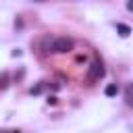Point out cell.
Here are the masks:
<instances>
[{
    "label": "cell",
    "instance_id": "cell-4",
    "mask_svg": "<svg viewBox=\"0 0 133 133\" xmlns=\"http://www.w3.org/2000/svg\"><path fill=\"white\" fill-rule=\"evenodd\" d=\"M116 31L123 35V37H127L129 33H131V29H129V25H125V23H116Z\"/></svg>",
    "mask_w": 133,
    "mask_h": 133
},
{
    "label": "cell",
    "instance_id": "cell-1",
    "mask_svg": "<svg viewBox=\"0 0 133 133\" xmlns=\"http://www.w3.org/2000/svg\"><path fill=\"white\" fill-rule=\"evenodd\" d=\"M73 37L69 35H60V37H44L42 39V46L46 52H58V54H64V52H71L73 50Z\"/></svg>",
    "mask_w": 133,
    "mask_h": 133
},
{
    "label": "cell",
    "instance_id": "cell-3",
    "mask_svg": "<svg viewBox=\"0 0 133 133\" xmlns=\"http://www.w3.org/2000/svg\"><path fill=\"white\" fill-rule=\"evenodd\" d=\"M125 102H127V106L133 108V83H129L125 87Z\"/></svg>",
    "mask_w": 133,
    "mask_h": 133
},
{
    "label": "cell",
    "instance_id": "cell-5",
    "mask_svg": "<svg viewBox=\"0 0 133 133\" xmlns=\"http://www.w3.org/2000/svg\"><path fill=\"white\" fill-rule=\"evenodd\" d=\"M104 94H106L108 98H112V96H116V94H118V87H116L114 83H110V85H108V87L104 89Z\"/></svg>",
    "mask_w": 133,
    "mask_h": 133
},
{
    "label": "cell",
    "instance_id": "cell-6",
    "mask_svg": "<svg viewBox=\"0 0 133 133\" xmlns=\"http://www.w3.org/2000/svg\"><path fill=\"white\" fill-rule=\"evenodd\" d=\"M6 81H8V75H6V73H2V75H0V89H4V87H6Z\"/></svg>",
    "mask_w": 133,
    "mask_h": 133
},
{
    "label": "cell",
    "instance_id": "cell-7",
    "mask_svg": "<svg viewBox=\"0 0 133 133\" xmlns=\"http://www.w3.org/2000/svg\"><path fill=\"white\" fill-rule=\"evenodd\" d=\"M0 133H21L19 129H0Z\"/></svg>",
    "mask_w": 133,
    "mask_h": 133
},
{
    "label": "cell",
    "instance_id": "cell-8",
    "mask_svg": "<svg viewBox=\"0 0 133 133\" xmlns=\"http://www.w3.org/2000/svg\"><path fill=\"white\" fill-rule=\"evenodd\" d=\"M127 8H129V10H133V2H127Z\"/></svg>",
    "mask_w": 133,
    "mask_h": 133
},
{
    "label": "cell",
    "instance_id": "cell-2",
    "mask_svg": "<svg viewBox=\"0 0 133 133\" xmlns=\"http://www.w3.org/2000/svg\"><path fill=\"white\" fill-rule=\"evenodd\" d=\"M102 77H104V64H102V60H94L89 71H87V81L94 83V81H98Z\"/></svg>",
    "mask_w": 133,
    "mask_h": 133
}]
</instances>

• • • •

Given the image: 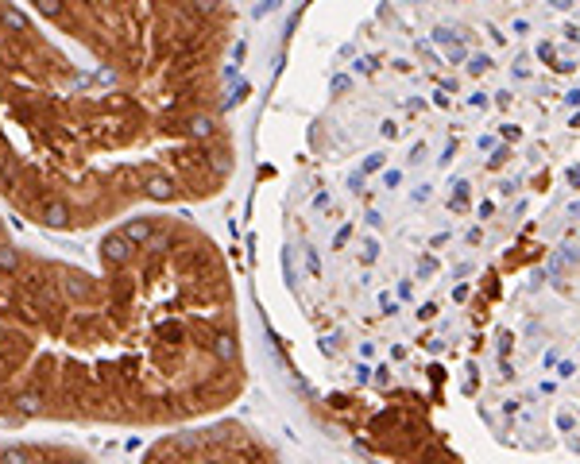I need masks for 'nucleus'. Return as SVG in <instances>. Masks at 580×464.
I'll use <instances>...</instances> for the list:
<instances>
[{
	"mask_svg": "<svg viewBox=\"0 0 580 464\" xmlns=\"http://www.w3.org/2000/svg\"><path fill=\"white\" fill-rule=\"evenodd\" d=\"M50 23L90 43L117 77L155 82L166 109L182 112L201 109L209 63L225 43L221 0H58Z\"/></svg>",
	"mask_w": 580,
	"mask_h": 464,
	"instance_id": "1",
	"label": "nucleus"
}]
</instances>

• • • •

Aim of the exercise: How many lines in the rows above contain the string "xmlns"? Reply with the number alone.

Task response: 9